Over the past five to ten years, digital technology has transformed the production process. The coming years will bring more changes – probably not revolution but evolution. Meanwhile, digital publishing is finally gaining traction. Publishers everywhere recognise the importance and success of the App but take-up of ebooks is still small and may not gather speed until interoperability issues have been resolved or until one device, perhaps the iPad, emerges as a clear leader. Meanwhile, Ross and his colleagues must ensure that, along with a PDF for printing traditional books, XML files are created which can be repurposed for anything: “If every device took the ePub file it would be fine, but as yet Sony and Kindle require slightly different files. XML files seem to be the way to go, providing a stable platform while retaining the integrity of the design.”

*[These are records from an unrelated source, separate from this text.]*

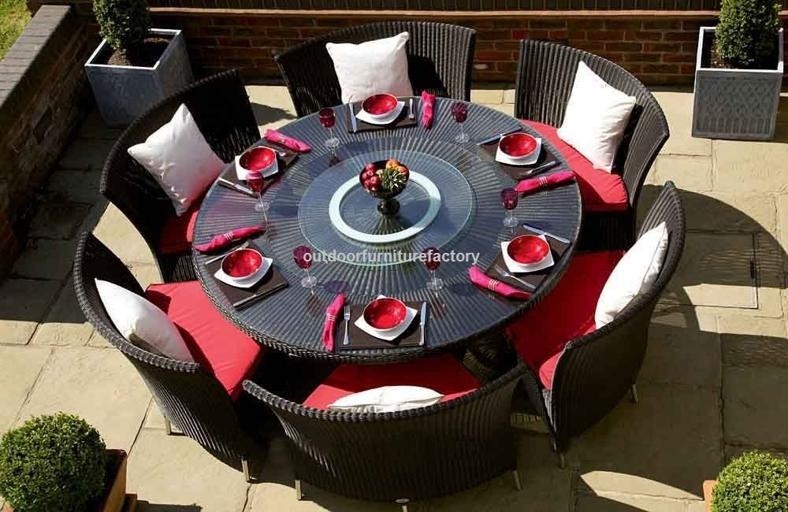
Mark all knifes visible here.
[418,302,427,346]
[476,126,523,146]
[349,103,357,133]
[523,225,571,244]
[218,177,258,198]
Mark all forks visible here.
[519,161,556,177]
[343,305,350,345]
[408,98,416,119]
[259,145,290,157]
[493,264,536,290]
[205,242,250,266]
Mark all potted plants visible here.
[0,412,137,511]
[701,446,787,511]
[689,0,784,140]
[81,1,199,126]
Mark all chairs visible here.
[273,20,476,122]
[242,355,533,512]
[494,181,688,470]
[510,36,673,259]
[71,230,315,483]
[96,68,262,286]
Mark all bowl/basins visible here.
[363,298,407,332]
[222,248,262,280]
[361,93,398,118]
[238,146,275,173]
[498,132,538,159]
[506,235,550,265]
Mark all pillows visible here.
[327,386,440,412]
[94,278,193,364]
[560,62,636,175]
[128,105,228,219]
[594,222,669,329]
[323,32,413,105]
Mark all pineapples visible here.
[376,168,407,193]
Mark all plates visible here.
[494,137,542,165]
[234,154,279,181]
[354,295,417,342]
[355,101,406,125]
[500,234,555,273]
[214,257,273,288]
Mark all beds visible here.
[192,95,584,393]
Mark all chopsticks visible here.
[232,282,294,312]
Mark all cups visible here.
[318,107,340,146]
[499,185,519,227]
[450,100,470,144]
[293,246,317,287]
[423,247,444,291]
[246,171,271,211]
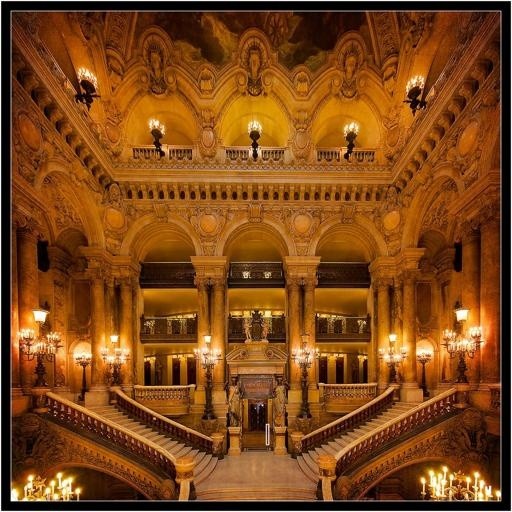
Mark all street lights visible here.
[378,334,409,385]
[11,471,82,501]
[74,349,93,401]
[441,307,483,384]
[15,306,62,387]
[415,348,433,397]
[418,466,500,500]
[100,332,130,386]
[289,332,321,418]
[193,335,224,420]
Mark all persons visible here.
[243,319,253,339]
[259,320,268,339]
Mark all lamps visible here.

The next generation of readers may well buy fewer traditional books, which will lead to changes not just in production processes but in production departments. “But at the end of the day, someone has to manage the production process,” Penfold points out. “Production people will still be required – it’s just difficult to predict what they’ll be doing in twenty years’ time.” While he still tells his students about the old-fashioned methods and they all know what an em rule is, the emphasis is on XML, metadata and new ways of handling content. The role of the production editor is now very different to the one that Ross and Penfold aspired to at the outset of their careers.
“If you were a production editor a few years ago you needed to understand about typesetting and proofing and about colour. These days,” concludes Penfold, “you might actually have to have the IT skills yourself. You may not just be managing the process – you may be doing it.”